*ACTIVITY*: Quote all of the data below exactly, please.

*SUPPLIED RECORDS*:
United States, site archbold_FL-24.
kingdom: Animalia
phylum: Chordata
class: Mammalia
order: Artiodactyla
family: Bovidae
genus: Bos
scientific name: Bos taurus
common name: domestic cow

*ANSWER TO THE PROBLEM*:
United States, site archbold_FL-24.
kingdom: Animalia
phylum: Chordata
class: Mammalia
order: Artiodactyla
family: Bovidae
genus: Bos
scientific name: Bos taurus
common name: domestic cow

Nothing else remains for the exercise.